Another Strantz design, Tot Hill Farm Golf Club in Asheboro, North Carolina, has struggled in recent years partly due to its somewhat isolated location, but per recent reviews is coming around again. It doesn't have Tobacco Road's geographical advantage, but it is well worth playing if you're in central North Carolina, with several utterly unique holes and features and a character that will tickle the fancy of any open-minded golfer. The par-4 12th is one of the most fun water holes you will play, with a massive backstop on the rear part of the green that can sling your ball next to the hole for a thrilling birdie.

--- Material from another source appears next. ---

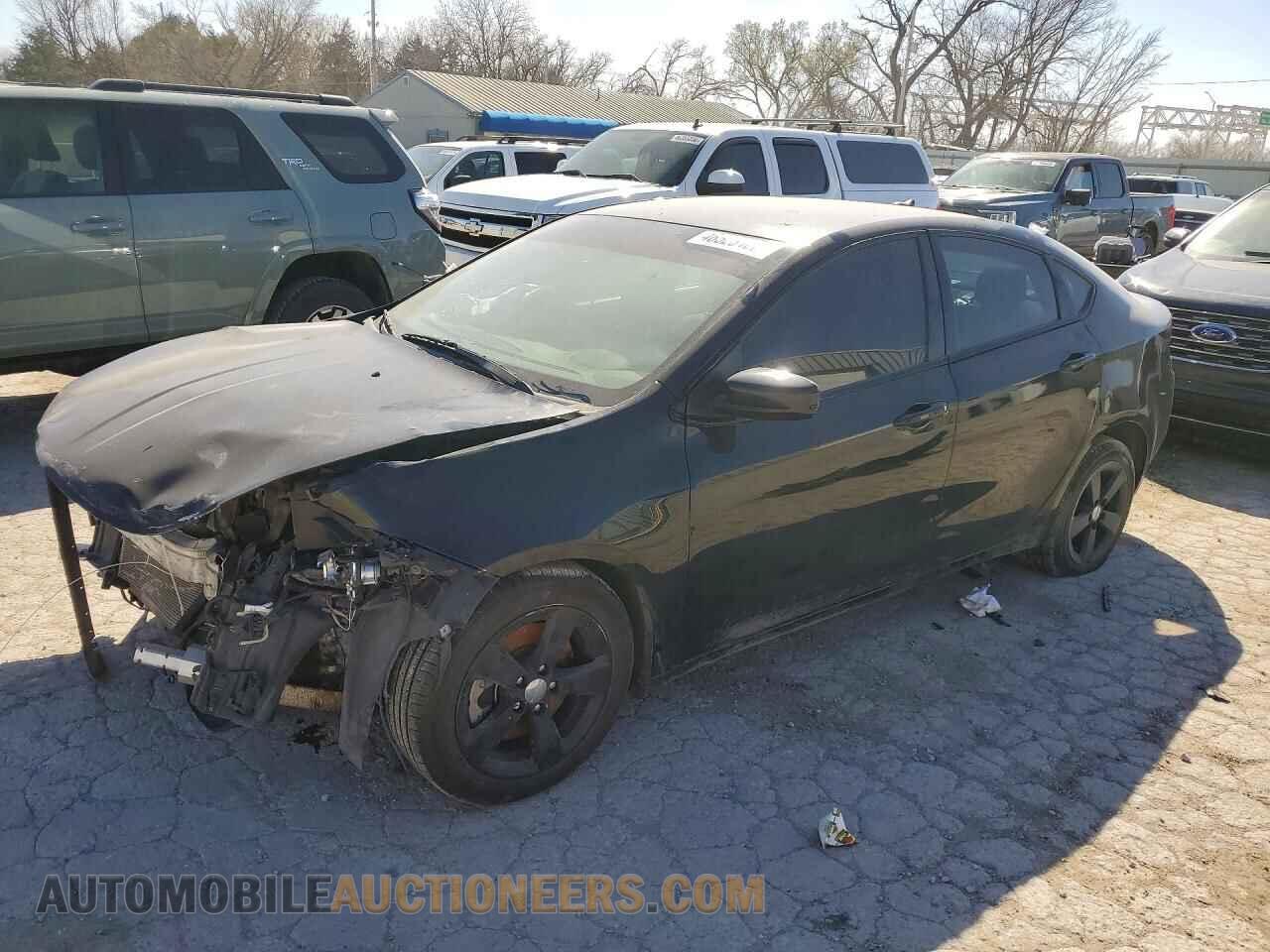 1C3CDFBA0GD717113 DODGE DART 2016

Even Gil Hanse, the former Tom Doak associate whose own solo career is taking off, has seen two of his original courses shuttered: The Capstone Club in Alabama and Tallgrass Golf Club on Long Island. Despite nearly two decades of acclaim as one of the Empire State's best public courses, Tallgrass' long-sought-after land is being repurposed into a solar farm.
Any golf course closure is a sad event, but when it's a design attributable to one of the luminaries of the field, it hurts us golfers that much more. Those who played Aetna Springs praised the rustic look of the course and the gorgeous, peaceful setting. It looks like no one will get to play the darling little par-3 4th hole in its own cozy corner of the property ever again.
In the case of Royal New Kent and Stonehouse, their uniquely gifted creator is not around to simply build a new course somewhere else. Strantz was one of a few true mold-breakers in the history of golf course design. If indeed his two Virginia courses fall out of play, it would be a loss for golf. Think of supporting courses like Tot Hill Farm as akin to contributing to the upkeep of a Da Vinci work. There is a finite, dwindling supply of its like; we need to preserve it.
It's inevitable that more golf courses will close in the coming years, and that some of these will be noteworthy designs. I plan to do my part, whenever possible, by patronizing some endangered courses on my travels. I hope you'll do the same, so that we keep the letters "NLE" ("no longer existent" - a common way we architecture nerds to refer to closed courses) away from golf's masterpieces.